With 3 control points A, B, C, we get :
Let M the centroid of A(t), B(1-t) and N the centroid of B(t), C(1-t).
that is AM/AB = BN/BC = t
We then calculate that P is the centroid of M(t), N(1-t) : MP/MN = t
The curve being of degree 2, it is an arc of conic sections, precisely an arc of parabola.
We may then continue with next control points D, E to get a second
Bezier curve CDE "in the following" of the first.
If we state (as in the above applet) that BCD are in line, the whole curve has only one tangent in C and is "smooth".
If B and D are on the same side from C, we get a cusp point.
If we disconnect the directions of BC and CD, we get an angular point at C.

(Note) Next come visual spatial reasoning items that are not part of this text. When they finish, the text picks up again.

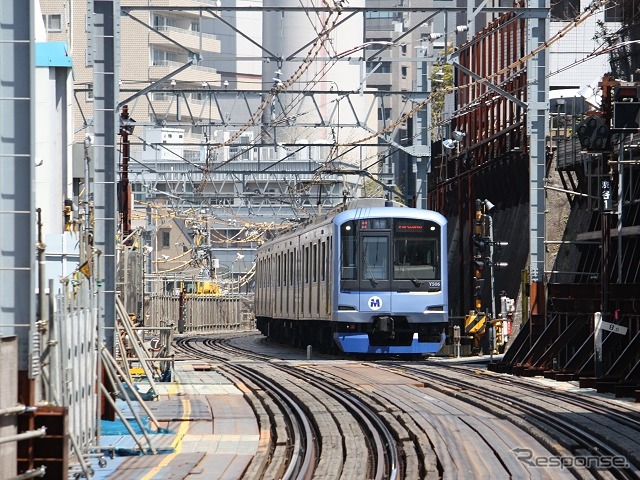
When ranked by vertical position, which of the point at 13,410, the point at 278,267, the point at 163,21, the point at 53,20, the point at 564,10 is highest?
the point at 163,21

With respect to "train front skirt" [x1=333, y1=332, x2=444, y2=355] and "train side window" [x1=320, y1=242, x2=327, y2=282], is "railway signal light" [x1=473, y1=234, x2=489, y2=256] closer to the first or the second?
"train front skirt" [x1=333, y1=332, x2=444, y2=355]

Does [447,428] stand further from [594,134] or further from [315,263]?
[315,263]

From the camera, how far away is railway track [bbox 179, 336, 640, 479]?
10672 millimetres

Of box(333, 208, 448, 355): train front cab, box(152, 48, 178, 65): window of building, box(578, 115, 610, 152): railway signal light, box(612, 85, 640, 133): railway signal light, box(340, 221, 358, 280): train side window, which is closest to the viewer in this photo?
box(612, 85, 640, 133): railway signal light

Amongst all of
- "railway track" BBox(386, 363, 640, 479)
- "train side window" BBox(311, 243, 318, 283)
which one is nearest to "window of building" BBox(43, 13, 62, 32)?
"train side window" BBox(311, 243, 318, 283)

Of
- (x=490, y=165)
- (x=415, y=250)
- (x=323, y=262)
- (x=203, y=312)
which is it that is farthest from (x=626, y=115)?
(x=203, y=312)

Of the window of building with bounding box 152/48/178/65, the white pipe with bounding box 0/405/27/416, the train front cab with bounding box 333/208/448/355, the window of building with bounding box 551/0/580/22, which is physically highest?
the window of building with bounding box 152/48/178/65

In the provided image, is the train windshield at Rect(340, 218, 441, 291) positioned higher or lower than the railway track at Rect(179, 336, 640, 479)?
higher

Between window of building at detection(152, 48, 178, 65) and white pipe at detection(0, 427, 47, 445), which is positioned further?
window of building at detection(152, 48, 178, 65)

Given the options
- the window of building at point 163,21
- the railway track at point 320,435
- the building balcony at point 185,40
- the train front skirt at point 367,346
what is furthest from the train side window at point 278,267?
the window of building at point 163,21

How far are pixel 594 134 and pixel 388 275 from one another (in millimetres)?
6436

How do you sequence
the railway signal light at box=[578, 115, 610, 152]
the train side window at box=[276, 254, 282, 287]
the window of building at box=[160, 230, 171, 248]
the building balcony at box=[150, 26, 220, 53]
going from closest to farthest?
the railway signal light at box=[578, 115, 610, 152] → the train side window at box=[276, 254, 282, 287] → the window of building at box=[160, 230, 171, 248] → the building balcony at box=[150, 26, 220, 53]

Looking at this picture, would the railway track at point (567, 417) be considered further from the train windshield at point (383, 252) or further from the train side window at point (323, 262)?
the train side window at point (323, 262)

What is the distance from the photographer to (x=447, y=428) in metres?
13.3
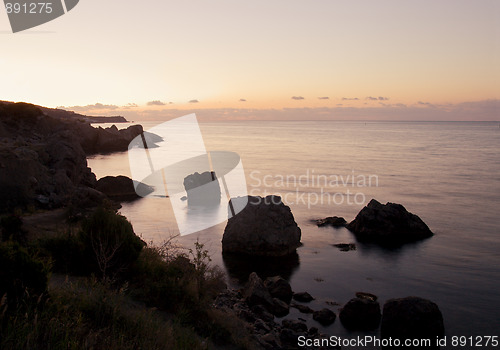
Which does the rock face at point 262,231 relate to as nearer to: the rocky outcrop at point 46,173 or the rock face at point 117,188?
the rocky outcrop at point 46,173

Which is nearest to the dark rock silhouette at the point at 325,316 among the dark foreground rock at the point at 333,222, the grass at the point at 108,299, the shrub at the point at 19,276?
the grass at the point at 108,299

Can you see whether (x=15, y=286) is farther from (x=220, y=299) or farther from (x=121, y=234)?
(x=220, y=299)

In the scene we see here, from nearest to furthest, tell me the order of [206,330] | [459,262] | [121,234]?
[206,330], [121,234], [459,262]

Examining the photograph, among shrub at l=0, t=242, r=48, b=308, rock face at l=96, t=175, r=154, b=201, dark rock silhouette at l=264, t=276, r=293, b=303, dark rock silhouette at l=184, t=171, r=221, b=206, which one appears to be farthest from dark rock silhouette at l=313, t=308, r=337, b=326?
rock face at l=96, t=175, r=154, b=201

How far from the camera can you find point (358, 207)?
34.7 m

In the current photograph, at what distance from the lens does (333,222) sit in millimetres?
28844

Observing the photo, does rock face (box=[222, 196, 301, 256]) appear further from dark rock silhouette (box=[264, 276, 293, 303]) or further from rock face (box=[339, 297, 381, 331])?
rock face (box=[339, 297, 381, 331])

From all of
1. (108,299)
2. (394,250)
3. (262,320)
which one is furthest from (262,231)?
(108,299)

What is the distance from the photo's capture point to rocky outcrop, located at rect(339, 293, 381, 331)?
14.1m

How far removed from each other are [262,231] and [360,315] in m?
8.62

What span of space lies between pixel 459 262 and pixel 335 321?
10844 mm

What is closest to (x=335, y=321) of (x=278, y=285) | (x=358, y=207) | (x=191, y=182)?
(x=278, y=285)

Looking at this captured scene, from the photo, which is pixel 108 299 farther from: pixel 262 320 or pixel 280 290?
pixel 280 290

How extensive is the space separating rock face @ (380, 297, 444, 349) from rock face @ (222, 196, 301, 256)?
918cm
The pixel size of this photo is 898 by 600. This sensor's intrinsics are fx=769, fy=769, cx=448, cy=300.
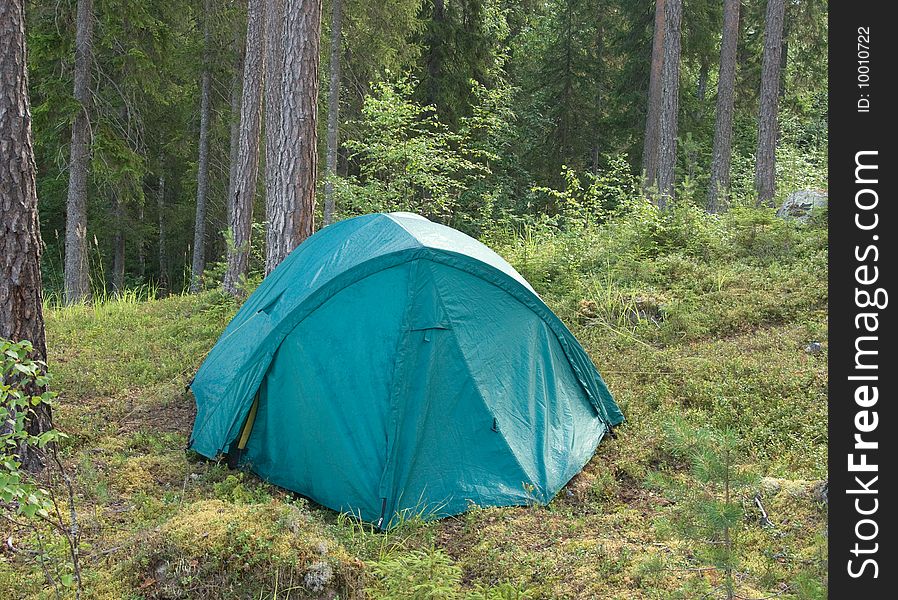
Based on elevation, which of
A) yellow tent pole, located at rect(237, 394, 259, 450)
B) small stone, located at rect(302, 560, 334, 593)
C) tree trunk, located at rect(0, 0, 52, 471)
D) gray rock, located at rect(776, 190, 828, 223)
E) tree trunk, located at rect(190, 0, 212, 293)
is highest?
tree trunk, located at rect(190, 0, 212, 293)

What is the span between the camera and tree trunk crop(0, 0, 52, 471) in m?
4.43

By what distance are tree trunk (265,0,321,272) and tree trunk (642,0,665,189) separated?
1059 centimetres

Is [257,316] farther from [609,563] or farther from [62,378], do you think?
[609,563]

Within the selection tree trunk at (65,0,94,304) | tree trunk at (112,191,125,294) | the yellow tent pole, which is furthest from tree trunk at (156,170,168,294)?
the yellow tent pole

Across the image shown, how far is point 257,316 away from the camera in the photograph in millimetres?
5684

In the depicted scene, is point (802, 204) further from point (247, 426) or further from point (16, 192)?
point (16, 192)

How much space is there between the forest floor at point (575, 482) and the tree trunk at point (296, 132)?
148 centimetres

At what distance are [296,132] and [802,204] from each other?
7.13m

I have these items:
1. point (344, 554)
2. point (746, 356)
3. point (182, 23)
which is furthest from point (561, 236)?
point (182, 23)

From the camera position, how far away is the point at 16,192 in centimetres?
445

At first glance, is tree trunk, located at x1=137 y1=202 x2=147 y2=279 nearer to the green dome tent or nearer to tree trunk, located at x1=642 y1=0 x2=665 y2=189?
tree trunk, located at x1=642 y1=0 x2=665 y2=189

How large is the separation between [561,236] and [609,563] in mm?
6864

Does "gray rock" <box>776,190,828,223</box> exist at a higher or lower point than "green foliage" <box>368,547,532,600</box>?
higher

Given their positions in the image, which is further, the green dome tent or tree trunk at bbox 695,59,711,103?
tree trunk at bbox 695,59,711,103
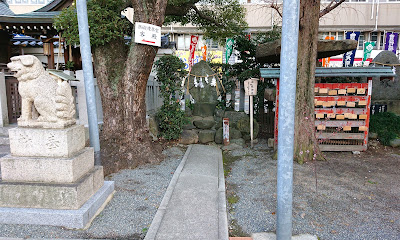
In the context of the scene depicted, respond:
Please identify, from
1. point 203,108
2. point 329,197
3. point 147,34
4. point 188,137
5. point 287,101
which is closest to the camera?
point 287,101

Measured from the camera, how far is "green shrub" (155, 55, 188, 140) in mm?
8006

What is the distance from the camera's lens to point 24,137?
354 centimetres

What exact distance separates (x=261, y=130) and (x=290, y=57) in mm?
7437

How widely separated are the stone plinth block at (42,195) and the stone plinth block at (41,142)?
1.39ft

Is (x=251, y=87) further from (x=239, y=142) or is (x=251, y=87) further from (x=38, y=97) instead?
(x=38, y=97)

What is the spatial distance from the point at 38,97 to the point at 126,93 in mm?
2534

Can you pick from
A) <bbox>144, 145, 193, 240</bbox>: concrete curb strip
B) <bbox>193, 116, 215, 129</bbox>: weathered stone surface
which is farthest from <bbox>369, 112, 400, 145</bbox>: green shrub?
<bbox>144, 145, 193, 240</bbox>: concrete curb strip

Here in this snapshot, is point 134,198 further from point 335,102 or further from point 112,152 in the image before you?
point 335,102

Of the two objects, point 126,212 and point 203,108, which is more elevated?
point 203,108

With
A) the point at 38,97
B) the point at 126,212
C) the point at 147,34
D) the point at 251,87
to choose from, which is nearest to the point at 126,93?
the point at 147,34

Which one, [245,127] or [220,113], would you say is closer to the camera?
[245,127]

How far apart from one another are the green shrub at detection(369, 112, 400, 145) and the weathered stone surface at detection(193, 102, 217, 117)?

In the applet, you can drag the control points A,B,C,D,E,
D being restricted to be on line BC.
The draggable points M (M') define the parameter t of the current point P (P') for each of the two curves.
The above method can be used with 4 control points :
The Casteljau construction requires then one more iterate.
1st step : AM1/AB = BN1/BC = CP1/CD = t
2nd step : M1M2/M1N1 = N1N2/N1P1 = t
and finally M2P/M2N2 = t
The curve is a cubic (degree 3). It is the curve generated by the object CubicCurve2D in Java awt.geom, used for instance in the "loops game applet".